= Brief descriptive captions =

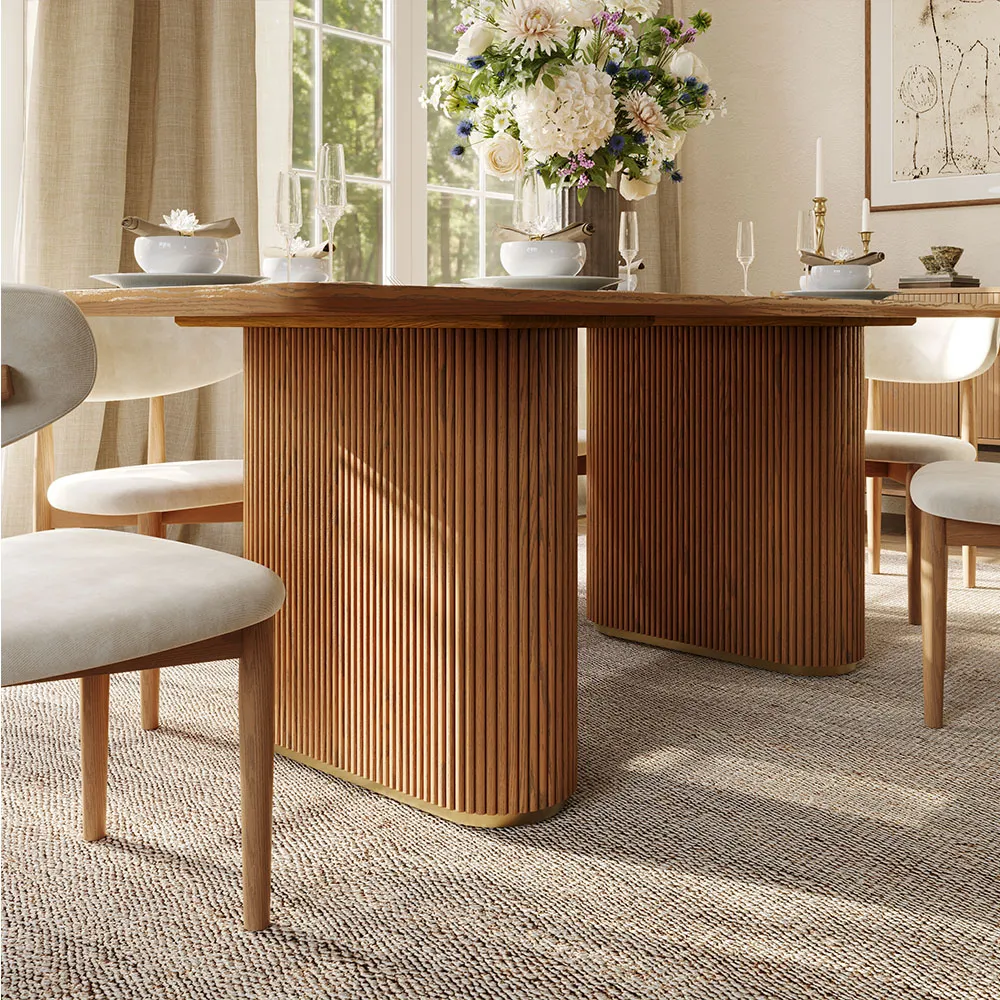 Rectangular Dining Table Rectangular Dining Table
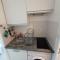 Studio confort proche cure et port de plaisance - 罗什福尔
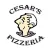 Cesar's Pizzeria (Bad Nauheim)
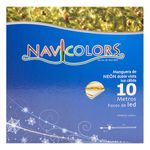 importadoralamerced0967502011744704_04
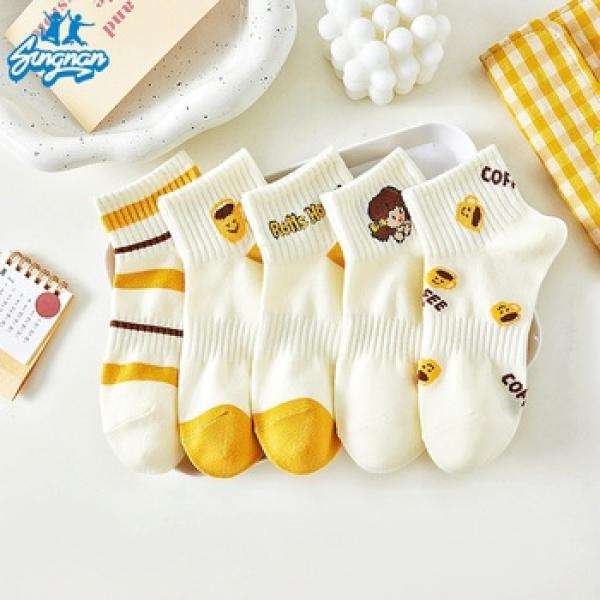 Women's Socks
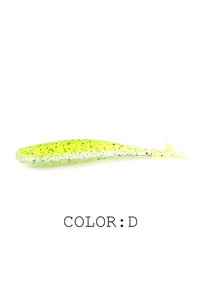 Related product image Choice Fish Lure
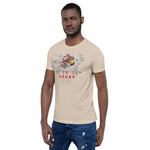 Load image into Gallery viewer, IL RL BFW - Unisex t-shirt
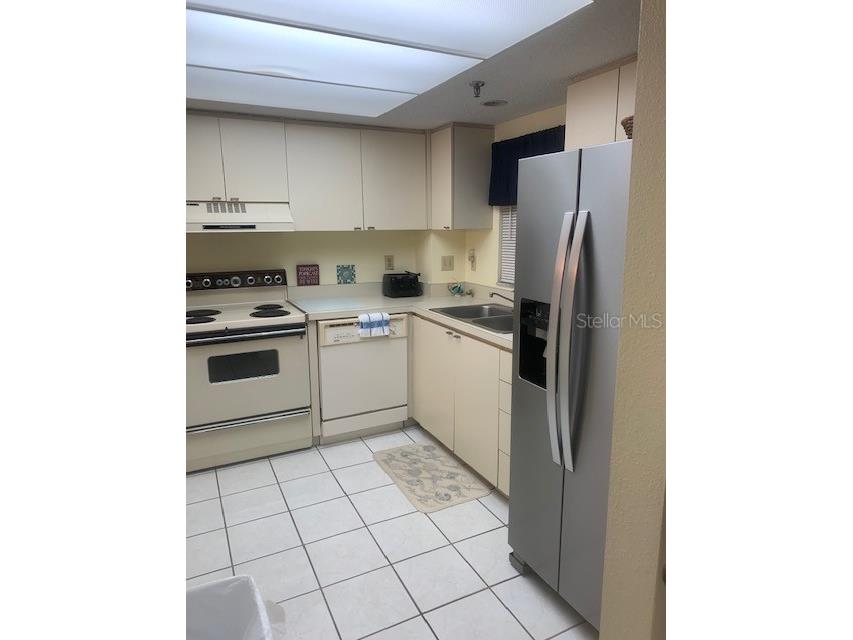 1000 Benjamin Franklin Drive #205 Sarasota FL 34236 A4654358 image2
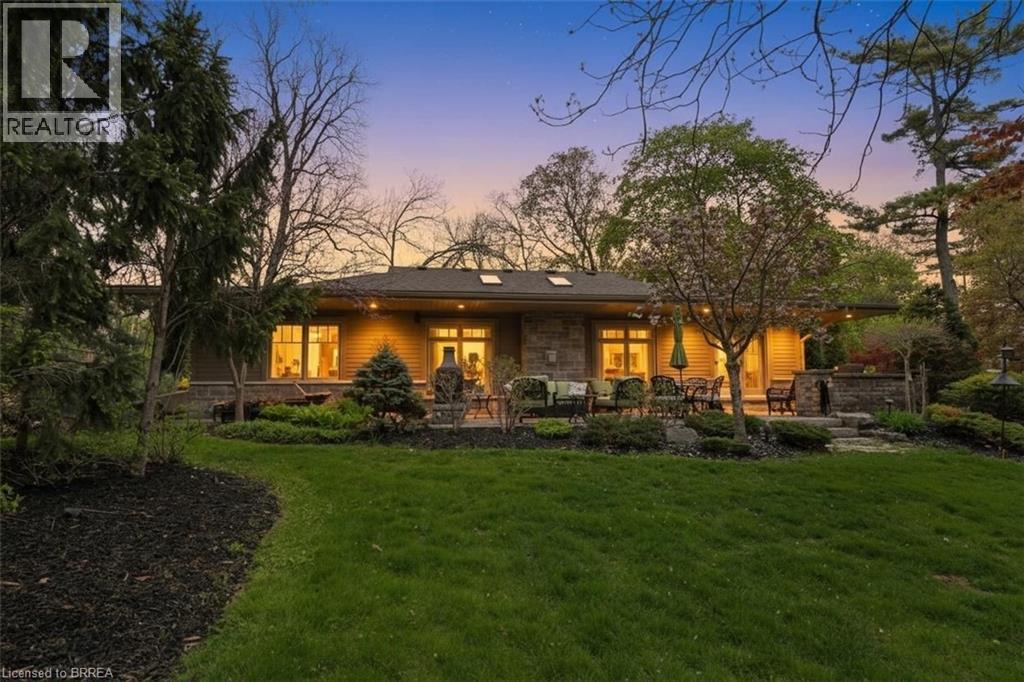 10 GAYWOOD Gardens, Brantford, Ontario, N3T5J8 — Photo 34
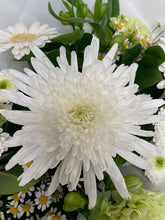 'FlowerTime Offer'
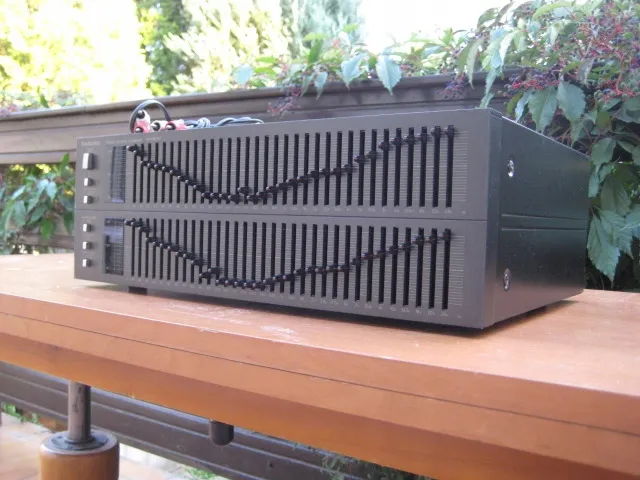 korektor-graficzny-technics-sh-8065-czarny-model-sh-8065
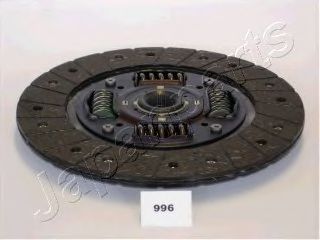 Disc ambreiaj 2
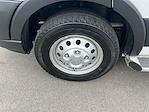 2023 Ford Transit 250 Low Roof AWD Empty Cargo Van for sale #A22246 - photo 14
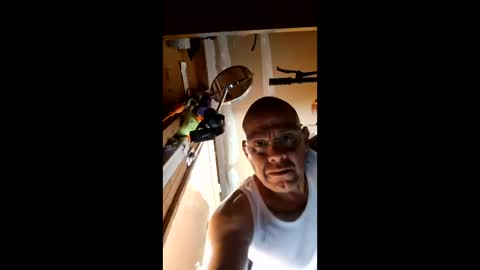 manuelcortezblk online show from 05-31-26, 02:09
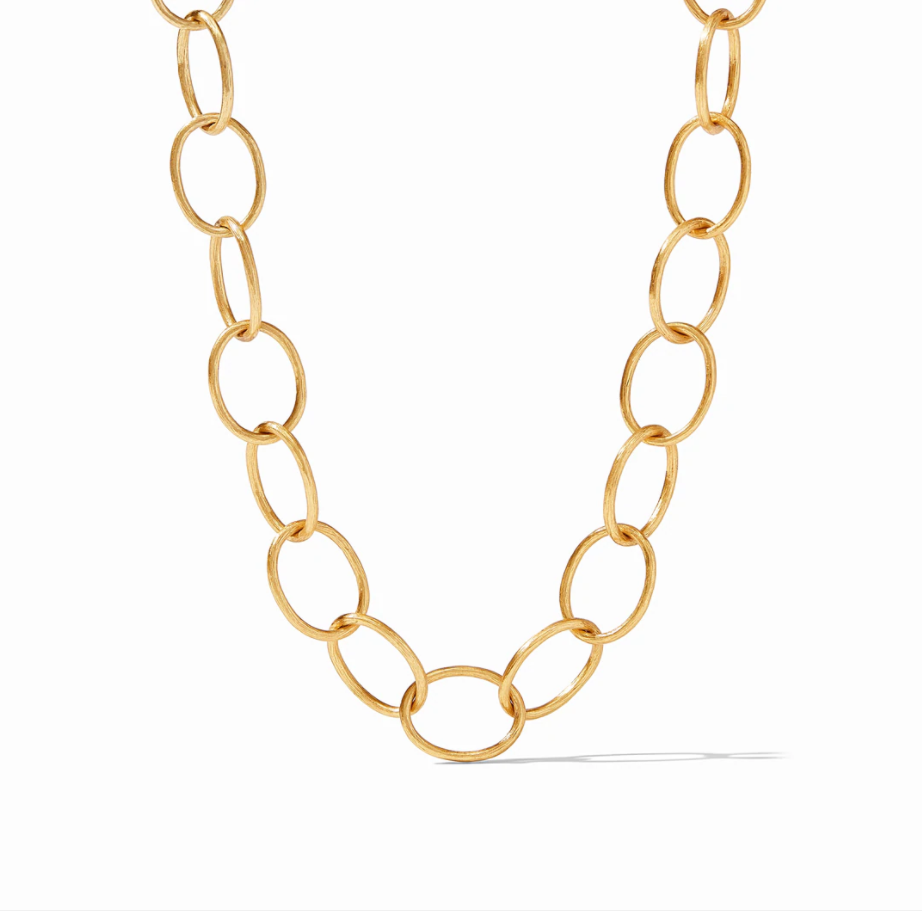 simone necklace.png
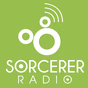 Sorcerer Radio logo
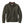 Load image into Gallery viewer, L.L.Bean 237808 Men&#39;s Waterfowl Sweater
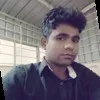 Veerendra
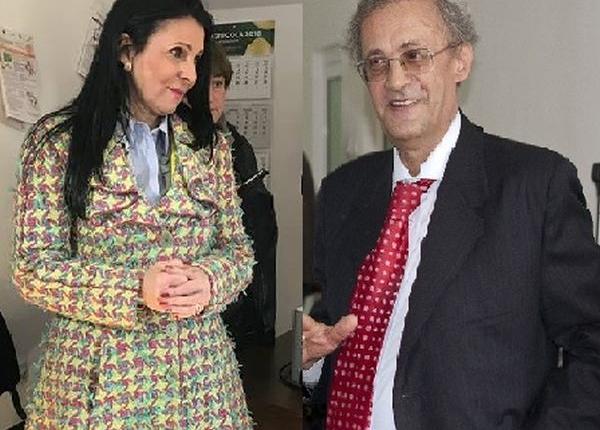 vasile astarastoae replica dura pentru sorina pintea ne tiin a sau rea credin a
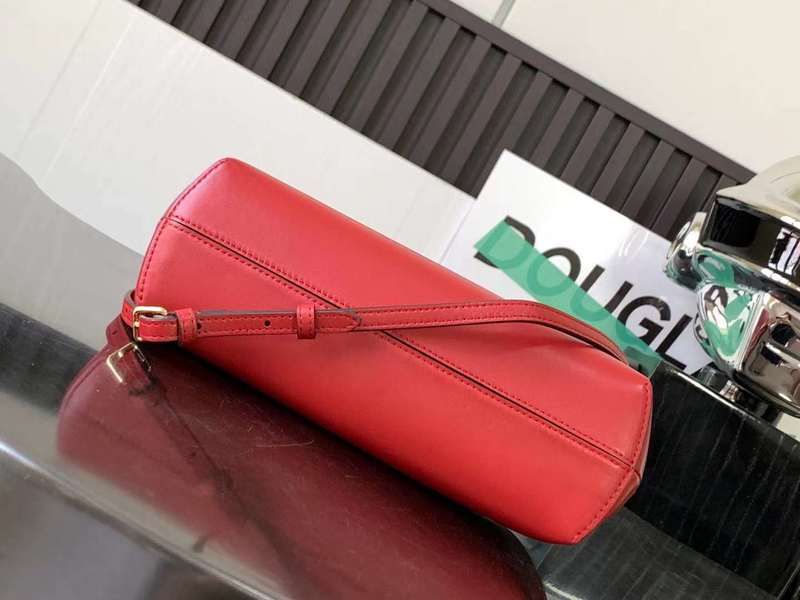 FDI Bags - Luxurious Bags  054
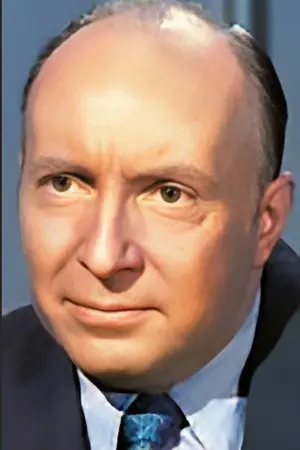 James Maloney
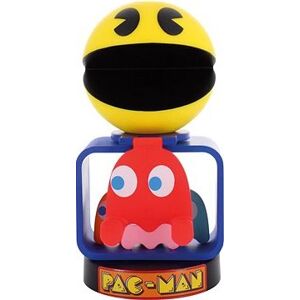 Cable Guys – PacMan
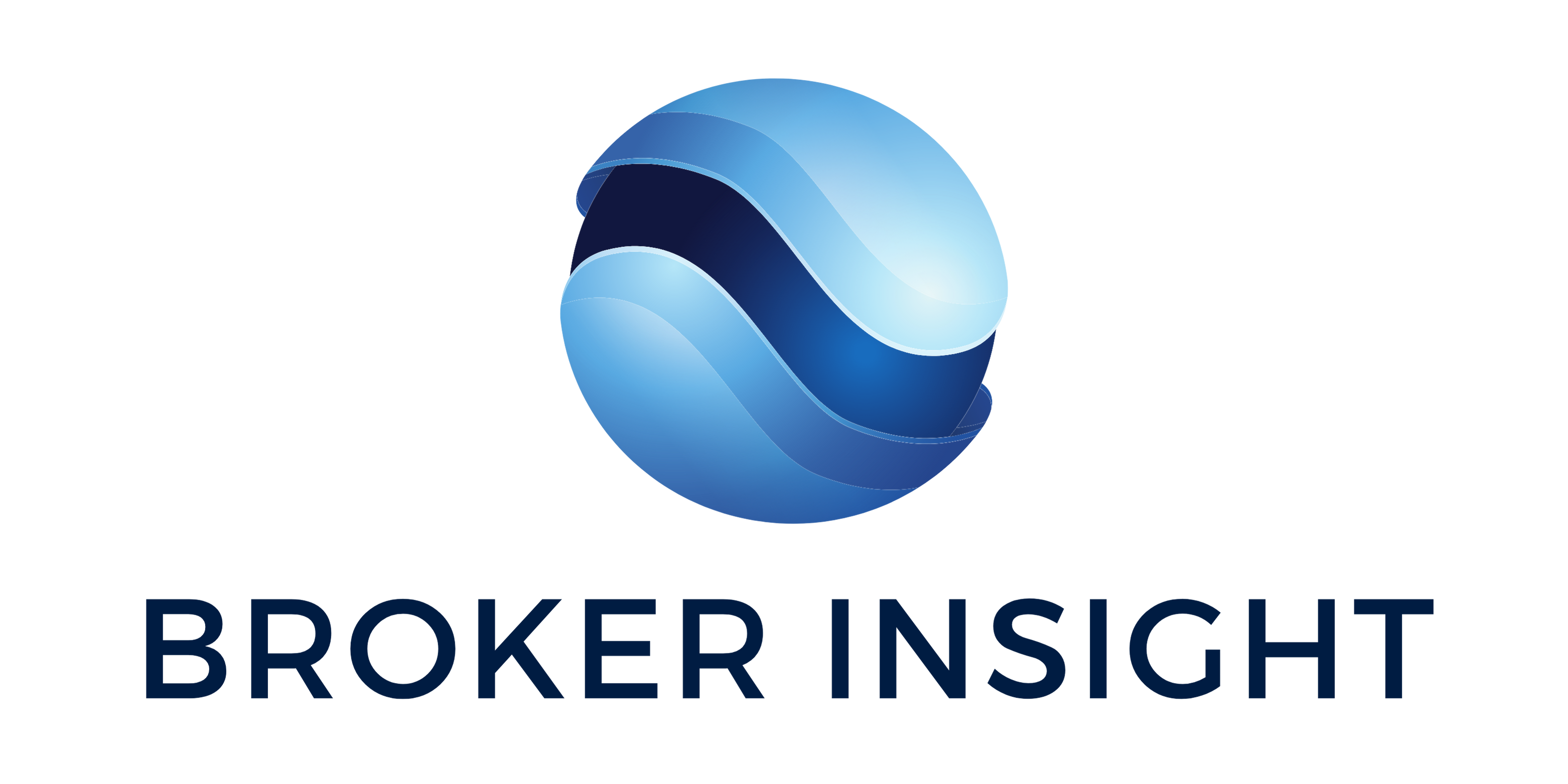 Broker Insight Hub Logo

= Problem requirements =
A faithful copy of every entry is needed, omitting each image.

= Output below =
 Rectangular Dining Table Rectangular Dining Table
 Studio confort proche cure et port de plaisance - 罗什福尔
 Cesar's Pizzeria (Bad Nauheim)
 importadoralamerced0967502011744704_04
 Women's Socks
 Related product image Choice Fish Lure
 Load image into Gallery viewer, IL RL BFW - Unisex t-shirt
 1000 Benjamin Franklin Drive #205 Sarasota FL 34236 A4654358 image2
 10 GAYWOOD Gardens, Brantford, Ontario, N3T5J8 — Photo 34
 'FlowerTime Offer'
 korektor-graficzny-technics-sh-8065-czarny-model-sh-8065
 Disc ambreiaj 2
 2023 Ford Transit 250 Low Roof AWD Empty Cargo Van for sale #A22246 - photo 14
 manuelcortezblk online show from 05-31-26, 02:09
 simone necklace.png
 Sorcerer Radio logo
 Load image into Gallery viewer, L.L.Bean 237808 Men&#39;s Waterfowl Sweater
 Veerendra
 vasile astarastoae replica dura pentru sorina pintea ne tiin a sau rea credin a
 FDI Bags - Luxurious Bags  054
 James Maloney
 Cable Guys – PacMan
 Broker Insight Hub Logo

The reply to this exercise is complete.